> _Written problem_
In the lines below, switch each "photograph" to "image" and write the lines out again with nothing else changed. Leave the pictures out of your answer.

(Spatial question lines)
↓↓↓

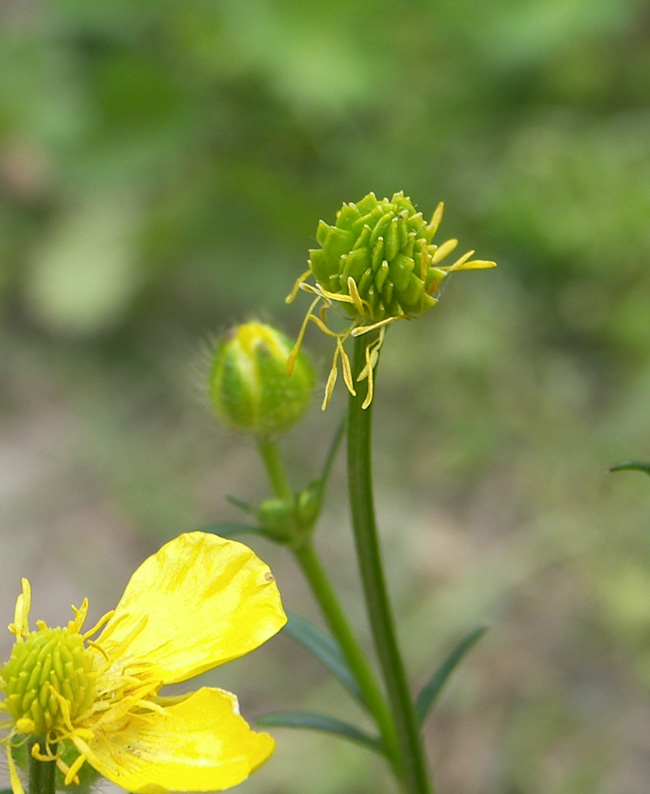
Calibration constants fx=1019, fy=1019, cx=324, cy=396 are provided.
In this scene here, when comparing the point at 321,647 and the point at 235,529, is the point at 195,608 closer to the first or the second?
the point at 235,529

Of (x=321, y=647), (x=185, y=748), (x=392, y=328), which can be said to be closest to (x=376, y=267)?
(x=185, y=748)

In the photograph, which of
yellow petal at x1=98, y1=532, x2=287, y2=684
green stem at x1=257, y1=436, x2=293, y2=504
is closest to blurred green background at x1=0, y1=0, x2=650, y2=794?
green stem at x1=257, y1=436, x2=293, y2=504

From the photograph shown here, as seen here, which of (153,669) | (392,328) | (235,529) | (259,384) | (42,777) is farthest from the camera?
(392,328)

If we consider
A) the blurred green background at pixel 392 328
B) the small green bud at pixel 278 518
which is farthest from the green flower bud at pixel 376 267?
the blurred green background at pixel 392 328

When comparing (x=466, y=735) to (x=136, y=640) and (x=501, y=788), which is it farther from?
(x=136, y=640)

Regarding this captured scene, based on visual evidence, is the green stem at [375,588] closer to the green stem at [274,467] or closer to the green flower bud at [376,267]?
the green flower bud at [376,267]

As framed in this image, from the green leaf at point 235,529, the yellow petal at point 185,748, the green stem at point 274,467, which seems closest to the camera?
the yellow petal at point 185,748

↑↑↑

> _Expected output_
Calibration constants fx=1019, fy=1019, cx=324, cy=396 are provided.
In this scene here, when comparing the point at 321,647 and the point at 235,529, is the point at 195,608 closer to the first or the second?
the point at 235,529

Of (x=321, y=647), (x=185, y=748), (x=392, y=328), which can be said to be closest to (x=376, y=267)?
(x=185, y=748)

In the image, which of
yellow petal at x1=98, y1=532, x2=287, y2=684
green stem at x1=257, y1=436, x2=293, y2=504
is closest to blurred green background at x1=0, y1=0, x2=650, y2=794?
green stem at x1=257, y1=436, x2=293, y2=504

From the image shown here, as seen here, which of (153,669) | (392,328) | (235,529) | (259,384) | (42,777) is farthest from the camera?
(392,328)

If we consider
A) the blurred green background at pixel 392 328
B) the small green bud at pixel 278 518
which is farthest from the green flower bud at pixel 376 267?
the blurred green background at pixel 392 328

When comparing (x=466, y=735) to (x=136, y=640) and (x=501, y=788), which is it farther from?
(x=136, y=640)

Regarding this captured scene, based on visual evidence, is the green stem at [375,588] closer to the green stem at [274,467] or closer to the green flower bud at [376,267]?
the green flower bud at [376,267]

As framed in this image, from the green leaf at point 235,529, the yellow petal at point 185,748, the green stem at point 274,467, which seems closest to the camera?
the yellow petal at point 185,748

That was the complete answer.